» **Work to do**:
Format every line from the one containing "Tell me how" down to the end of the records below as a JSON list of strings, one string per line, omitting blank lines.

========================================

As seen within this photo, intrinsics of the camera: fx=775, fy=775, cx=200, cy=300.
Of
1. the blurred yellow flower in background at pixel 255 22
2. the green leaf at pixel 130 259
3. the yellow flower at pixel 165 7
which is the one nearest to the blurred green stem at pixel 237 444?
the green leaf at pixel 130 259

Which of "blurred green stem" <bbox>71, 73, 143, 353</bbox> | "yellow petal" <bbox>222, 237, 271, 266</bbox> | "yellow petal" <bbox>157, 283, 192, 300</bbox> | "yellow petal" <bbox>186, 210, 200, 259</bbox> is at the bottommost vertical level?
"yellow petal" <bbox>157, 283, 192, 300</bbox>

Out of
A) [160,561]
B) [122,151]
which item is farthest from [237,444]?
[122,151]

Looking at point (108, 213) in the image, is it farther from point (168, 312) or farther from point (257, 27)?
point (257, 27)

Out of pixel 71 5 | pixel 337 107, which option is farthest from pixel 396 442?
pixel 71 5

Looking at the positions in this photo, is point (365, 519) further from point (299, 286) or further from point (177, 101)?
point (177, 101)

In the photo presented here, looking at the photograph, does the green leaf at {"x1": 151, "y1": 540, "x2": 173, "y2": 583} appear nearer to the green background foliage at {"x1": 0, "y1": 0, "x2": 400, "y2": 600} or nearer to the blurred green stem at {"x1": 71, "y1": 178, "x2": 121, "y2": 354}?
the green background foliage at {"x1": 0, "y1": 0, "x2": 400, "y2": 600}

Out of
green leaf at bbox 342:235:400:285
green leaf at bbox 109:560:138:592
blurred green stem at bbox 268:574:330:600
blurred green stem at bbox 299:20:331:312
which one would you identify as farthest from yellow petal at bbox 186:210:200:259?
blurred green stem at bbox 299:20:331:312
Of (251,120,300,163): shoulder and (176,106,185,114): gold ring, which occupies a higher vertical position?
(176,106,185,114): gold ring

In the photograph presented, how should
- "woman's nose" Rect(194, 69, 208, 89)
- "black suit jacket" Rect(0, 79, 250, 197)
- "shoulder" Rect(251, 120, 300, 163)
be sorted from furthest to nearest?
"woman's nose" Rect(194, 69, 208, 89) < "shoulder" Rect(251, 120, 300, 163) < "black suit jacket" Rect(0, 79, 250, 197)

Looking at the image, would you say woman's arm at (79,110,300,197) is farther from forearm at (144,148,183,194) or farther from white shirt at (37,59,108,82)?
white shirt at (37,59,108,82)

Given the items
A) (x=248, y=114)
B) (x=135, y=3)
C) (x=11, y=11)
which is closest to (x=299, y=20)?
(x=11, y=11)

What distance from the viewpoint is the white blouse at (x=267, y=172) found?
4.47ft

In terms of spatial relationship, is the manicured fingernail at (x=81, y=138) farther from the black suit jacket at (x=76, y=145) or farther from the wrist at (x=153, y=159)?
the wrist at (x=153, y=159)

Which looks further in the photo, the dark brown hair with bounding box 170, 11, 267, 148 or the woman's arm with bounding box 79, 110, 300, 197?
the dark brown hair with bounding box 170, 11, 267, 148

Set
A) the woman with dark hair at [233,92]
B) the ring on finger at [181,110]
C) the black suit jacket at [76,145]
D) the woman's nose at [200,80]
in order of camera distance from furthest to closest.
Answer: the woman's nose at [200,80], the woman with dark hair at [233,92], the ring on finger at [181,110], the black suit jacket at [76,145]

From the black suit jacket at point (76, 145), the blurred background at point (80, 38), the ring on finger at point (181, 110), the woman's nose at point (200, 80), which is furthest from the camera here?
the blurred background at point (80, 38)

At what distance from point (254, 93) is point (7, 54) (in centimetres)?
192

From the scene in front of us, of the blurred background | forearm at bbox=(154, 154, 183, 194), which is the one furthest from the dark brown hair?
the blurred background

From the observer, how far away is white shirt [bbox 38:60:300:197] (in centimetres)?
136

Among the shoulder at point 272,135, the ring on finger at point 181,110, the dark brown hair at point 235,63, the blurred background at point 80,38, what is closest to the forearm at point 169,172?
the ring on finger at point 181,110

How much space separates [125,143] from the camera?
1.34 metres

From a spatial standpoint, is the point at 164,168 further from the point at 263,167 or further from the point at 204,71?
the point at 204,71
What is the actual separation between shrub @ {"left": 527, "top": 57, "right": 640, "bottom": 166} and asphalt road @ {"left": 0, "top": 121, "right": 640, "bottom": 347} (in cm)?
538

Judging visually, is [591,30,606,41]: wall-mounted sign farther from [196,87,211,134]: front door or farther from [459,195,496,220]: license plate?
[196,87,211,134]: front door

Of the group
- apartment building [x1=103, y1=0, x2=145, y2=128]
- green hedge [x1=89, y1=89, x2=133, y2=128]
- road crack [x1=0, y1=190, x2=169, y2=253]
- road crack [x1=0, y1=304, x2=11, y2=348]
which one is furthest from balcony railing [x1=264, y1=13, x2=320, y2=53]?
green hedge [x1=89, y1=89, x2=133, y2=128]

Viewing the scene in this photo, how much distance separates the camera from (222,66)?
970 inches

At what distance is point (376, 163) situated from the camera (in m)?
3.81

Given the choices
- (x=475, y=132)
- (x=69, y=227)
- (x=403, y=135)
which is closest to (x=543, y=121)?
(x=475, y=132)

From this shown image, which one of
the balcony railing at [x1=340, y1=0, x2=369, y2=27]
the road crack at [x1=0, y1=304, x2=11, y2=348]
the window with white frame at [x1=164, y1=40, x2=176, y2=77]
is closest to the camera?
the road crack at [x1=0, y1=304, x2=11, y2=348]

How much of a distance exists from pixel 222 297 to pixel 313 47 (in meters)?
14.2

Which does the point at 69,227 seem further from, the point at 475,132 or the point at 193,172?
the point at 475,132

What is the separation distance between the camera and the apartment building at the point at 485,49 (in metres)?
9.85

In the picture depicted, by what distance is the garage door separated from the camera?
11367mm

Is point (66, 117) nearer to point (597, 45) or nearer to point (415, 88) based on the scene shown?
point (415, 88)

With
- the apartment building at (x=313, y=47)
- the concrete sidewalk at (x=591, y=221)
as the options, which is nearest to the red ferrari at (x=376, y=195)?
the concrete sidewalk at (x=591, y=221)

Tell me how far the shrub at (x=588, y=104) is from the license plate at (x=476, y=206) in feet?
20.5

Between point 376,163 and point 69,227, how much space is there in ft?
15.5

========================================

» **Exercise output**:
[
  "Tell me how far the shrub at (x=588, y=104) is from the license plate at (x=476, y=206) in feet?",
  "20.5",
  "Between point 376,163 and point 69,227, how much space is there in ft?",
  "15.5"
]